Climate change affects health
The scientific community shares an increasing sense of alarm that global warming and climate change will have a major negative impact on human health, especially in Africa.
It is thought that infectious diseases such as malaria, dengue fever and rift valley fever will spread due to global warming, raising fears that diseases that were previously thought of as only tropical or subtropical, may migrate into cooler regions. Many are concerned that global warming will expand the range of infectious diseases, because replication is enhanced by increased temperature.
Climate change and infectious disease is a complex subject involving a variety of factors. Infectious diseases can be affected by global warming, usually with a number of hosts with several life cycles, making it challenging to understand how warming would affect the spread of disease, with non-climate-related factors playing a more significant role.
While the impact of warming is hard to judge, it is clear that many diseases are directly affected by weather.
Influenza, for instance, was restricted almost entirely to winter. Scientists are still not sure why this is the case. Measles and rubella occurred mostly in late winter and early spring, while rotavirus was primarily a winter disease.
Changes in the weather have an indirect impact on the spread of disease when natural habitats are affected. For example, the deadly Hantavirus Pulmonary Syndrome, which kills nearly fifty per cent of those infected is carried by the deer mouse, the cotton rat and other rodents in North and South America. The El Nino floods and intense rainfall led to abundant growth of nuts, seeds and insects which led to a rising rodent population. It has been long known that rodents are a major contributor to the spread of many diseases.
When inhaled by humans, Hantavirus settles in the lungs and results in pulmonary disease. Spring is the most common time for infection, as this is typically when spring cleaning kicks up dust and other particles able to be carried by air. It is also the time of year when male rodents become active leaving droppings that are swept up into the air. This illustrates the indirect affect of climate change on human health.
In Malaysia in the 1990s, there was an epidemic of the Nipah virus which has a 40 per cent fatality rate. The disease was spread by pigs and the flying fox. .
The flying fox is the natural host for the virus and usually lives in dense forest areas. However, deforestation and the extreme haze caused by the ‘slash and burn’ method of clearing of forests in the area have severely impacted on flowering and fruiting forest trees. The flying fox forest habitat is being threatened by human activity. This forced them to agricultural land and from there the virus found its way into pigs. Both animals were infected and passed the Nipah virus to people. .
This example shows the complex interaction between animal hosts and humans and the weather. The epidemic was controlled only by officials having to kill almost one million pigs.
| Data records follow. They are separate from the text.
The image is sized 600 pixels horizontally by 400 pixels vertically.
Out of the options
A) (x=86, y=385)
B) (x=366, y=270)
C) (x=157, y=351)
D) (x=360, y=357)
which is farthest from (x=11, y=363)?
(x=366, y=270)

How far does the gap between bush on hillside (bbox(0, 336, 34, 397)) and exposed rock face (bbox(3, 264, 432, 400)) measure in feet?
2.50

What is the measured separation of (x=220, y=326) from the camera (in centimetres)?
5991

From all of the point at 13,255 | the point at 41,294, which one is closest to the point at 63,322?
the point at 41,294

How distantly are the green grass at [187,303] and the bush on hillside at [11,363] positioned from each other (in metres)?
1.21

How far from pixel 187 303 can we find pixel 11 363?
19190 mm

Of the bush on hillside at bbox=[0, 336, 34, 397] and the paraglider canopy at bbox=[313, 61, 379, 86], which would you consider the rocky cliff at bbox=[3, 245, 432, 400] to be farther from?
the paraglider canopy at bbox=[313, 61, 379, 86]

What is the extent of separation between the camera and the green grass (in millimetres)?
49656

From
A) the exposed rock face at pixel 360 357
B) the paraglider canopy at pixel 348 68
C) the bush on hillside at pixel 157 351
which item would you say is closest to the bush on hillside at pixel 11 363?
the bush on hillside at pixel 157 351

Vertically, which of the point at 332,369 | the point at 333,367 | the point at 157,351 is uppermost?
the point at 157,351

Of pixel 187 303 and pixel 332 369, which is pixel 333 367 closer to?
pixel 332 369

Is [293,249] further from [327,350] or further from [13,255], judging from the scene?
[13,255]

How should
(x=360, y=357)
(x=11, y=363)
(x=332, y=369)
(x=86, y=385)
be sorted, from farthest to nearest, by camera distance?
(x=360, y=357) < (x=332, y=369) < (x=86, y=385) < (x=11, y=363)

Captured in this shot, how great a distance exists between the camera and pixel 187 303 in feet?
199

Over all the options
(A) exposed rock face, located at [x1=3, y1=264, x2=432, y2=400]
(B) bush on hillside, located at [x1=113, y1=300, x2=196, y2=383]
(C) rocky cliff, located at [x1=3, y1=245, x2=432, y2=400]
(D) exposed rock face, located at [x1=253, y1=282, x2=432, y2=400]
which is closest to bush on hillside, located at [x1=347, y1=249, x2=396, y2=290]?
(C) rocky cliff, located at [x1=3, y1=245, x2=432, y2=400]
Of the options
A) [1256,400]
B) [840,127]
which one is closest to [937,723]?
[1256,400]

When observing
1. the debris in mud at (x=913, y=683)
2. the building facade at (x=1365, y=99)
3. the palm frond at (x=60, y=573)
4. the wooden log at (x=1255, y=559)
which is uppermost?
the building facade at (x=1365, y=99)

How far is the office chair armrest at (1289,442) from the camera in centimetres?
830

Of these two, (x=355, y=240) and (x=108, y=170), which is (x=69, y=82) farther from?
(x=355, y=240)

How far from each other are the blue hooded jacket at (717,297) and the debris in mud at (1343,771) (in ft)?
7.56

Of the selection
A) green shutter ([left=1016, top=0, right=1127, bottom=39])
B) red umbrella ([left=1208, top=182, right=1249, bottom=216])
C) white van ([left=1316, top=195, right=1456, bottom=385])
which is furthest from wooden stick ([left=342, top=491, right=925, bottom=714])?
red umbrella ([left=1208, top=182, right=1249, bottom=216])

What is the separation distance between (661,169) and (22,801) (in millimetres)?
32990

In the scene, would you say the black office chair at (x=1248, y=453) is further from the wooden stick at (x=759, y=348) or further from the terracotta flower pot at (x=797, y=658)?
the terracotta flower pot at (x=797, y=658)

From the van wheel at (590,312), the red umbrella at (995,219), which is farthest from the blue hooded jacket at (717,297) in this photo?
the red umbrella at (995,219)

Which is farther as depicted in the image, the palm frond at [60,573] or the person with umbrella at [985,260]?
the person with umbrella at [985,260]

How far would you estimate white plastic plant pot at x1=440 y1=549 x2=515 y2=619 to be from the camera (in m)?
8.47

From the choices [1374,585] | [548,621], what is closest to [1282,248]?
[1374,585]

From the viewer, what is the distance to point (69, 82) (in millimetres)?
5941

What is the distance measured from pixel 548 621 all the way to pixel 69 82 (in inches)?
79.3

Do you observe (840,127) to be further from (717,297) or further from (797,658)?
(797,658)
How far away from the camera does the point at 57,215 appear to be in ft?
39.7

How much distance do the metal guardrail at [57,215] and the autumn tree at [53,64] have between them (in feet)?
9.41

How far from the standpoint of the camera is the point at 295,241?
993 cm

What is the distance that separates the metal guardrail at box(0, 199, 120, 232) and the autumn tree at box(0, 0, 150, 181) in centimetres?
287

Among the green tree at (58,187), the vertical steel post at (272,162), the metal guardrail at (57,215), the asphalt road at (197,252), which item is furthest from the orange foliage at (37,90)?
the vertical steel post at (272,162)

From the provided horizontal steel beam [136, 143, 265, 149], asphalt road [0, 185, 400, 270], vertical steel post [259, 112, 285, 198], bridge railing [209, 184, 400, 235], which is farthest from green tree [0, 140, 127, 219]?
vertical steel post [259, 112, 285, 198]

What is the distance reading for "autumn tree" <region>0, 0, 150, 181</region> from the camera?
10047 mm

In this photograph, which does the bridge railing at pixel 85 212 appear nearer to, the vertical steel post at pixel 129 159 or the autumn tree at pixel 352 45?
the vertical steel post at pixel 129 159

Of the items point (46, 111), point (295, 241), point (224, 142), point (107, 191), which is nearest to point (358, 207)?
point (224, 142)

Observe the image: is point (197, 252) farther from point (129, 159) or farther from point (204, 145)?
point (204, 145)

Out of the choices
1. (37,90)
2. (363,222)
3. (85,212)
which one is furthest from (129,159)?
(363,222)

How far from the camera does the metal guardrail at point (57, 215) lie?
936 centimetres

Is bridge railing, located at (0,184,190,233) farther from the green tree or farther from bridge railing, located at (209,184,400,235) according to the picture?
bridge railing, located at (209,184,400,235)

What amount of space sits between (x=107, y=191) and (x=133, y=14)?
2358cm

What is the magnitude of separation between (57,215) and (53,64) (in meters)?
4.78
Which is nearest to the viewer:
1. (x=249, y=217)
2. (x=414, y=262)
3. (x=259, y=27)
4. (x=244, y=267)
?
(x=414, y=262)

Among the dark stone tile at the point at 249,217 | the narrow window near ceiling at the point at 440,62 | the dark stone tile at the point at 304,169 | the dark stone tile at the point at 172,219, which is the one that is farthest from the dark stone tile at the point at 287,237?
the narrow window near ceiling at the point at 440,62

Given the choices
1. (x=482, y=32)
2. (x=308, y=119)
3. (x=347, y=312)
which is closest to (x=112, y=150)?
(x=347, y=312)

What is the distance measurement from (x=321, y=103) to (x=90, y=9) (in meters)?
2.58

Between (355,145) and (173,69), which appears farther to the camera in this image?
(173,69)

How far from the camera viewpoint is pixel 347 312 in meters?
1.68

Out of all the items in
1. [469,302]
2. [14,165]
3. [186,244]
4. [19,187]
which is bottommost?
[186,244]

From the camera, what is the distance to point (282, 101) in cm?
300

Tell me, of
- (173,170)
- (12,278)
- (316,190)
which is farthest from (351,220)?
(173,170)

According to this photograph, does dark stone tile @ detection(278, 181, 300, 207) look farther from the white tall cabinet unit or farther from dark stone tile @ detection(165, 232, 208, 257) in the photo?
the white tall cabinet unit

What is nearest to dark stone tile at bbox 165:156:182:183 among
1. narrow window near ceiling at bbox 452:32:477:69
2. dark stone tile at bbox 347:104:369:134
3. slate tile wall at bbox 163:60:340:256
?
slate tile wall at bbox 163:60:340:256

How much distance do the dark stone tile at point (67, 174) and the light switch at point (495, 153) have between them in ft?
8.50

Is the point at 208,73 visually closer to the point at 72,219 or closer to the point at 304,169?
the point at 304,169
Understanding the relationship between climate change and disease was first studied by Jacob Herle a scientist over 150 years ago. Over the past century, further study and research continued to verify this link and it is now embraced by the scientific community and the public at large.
Today the greenhouse effect is clearly understood as pollution of the atmosphere continues to erode the ozone cover around the world. As we now know, greenhouse gases form a layer around the earth which prevents heat from going out of the atmosphere and, instead, bounces it back in toward earth and causes global warming. .
It is thought by the scientific community that the earth now has a higher surface temperature than at any time in the past 100,000 years. The heating up isn’t over either. It has been estimated that temperatures could raise another 2C to 5C by the end of the century. It could mean a hastening of an ice age.
The long-term effects of greenhouse gas production on infectious disease are still unknown. But some scientists think that global warming will have a devastating impact on malaria, with perhaps an additional 70-million people living in malaria areas by 2080. It is even thought by some scientists that Britain may have a malaria outbreak by the year 2050.
Cholera is another disease that affects millions around the globe. It too is on the rise as the globe heats up. Cholera is found in water and scientists have linked seasonal changes in the surface temperature and the height of the sea with outbreaks of the disease. When sea water heats up, it causes plankton to multiply. When that plankton rich water is carried into new areas it results in further outbreaks.
However, not everyone agrees that global warming is the culprit in the rise of certain diseases. The American Centre for Disease Control for instance says such claims are not scientifically proven and that the spread of malaria is the result of non-climate factors, such as failures in malaria control and the increase in poverty. The Centre promotes the vital role of people in limiting infectious diseases despite how quickly the temperature rises. The primary factors to be taken on a global scale in disease prevention are clean water, improved sanitation and reduction in poverty.
Even though it is evident that global warming and climate change will have an impact on infectious diseases, it remains difficult to judge the extent of the impact.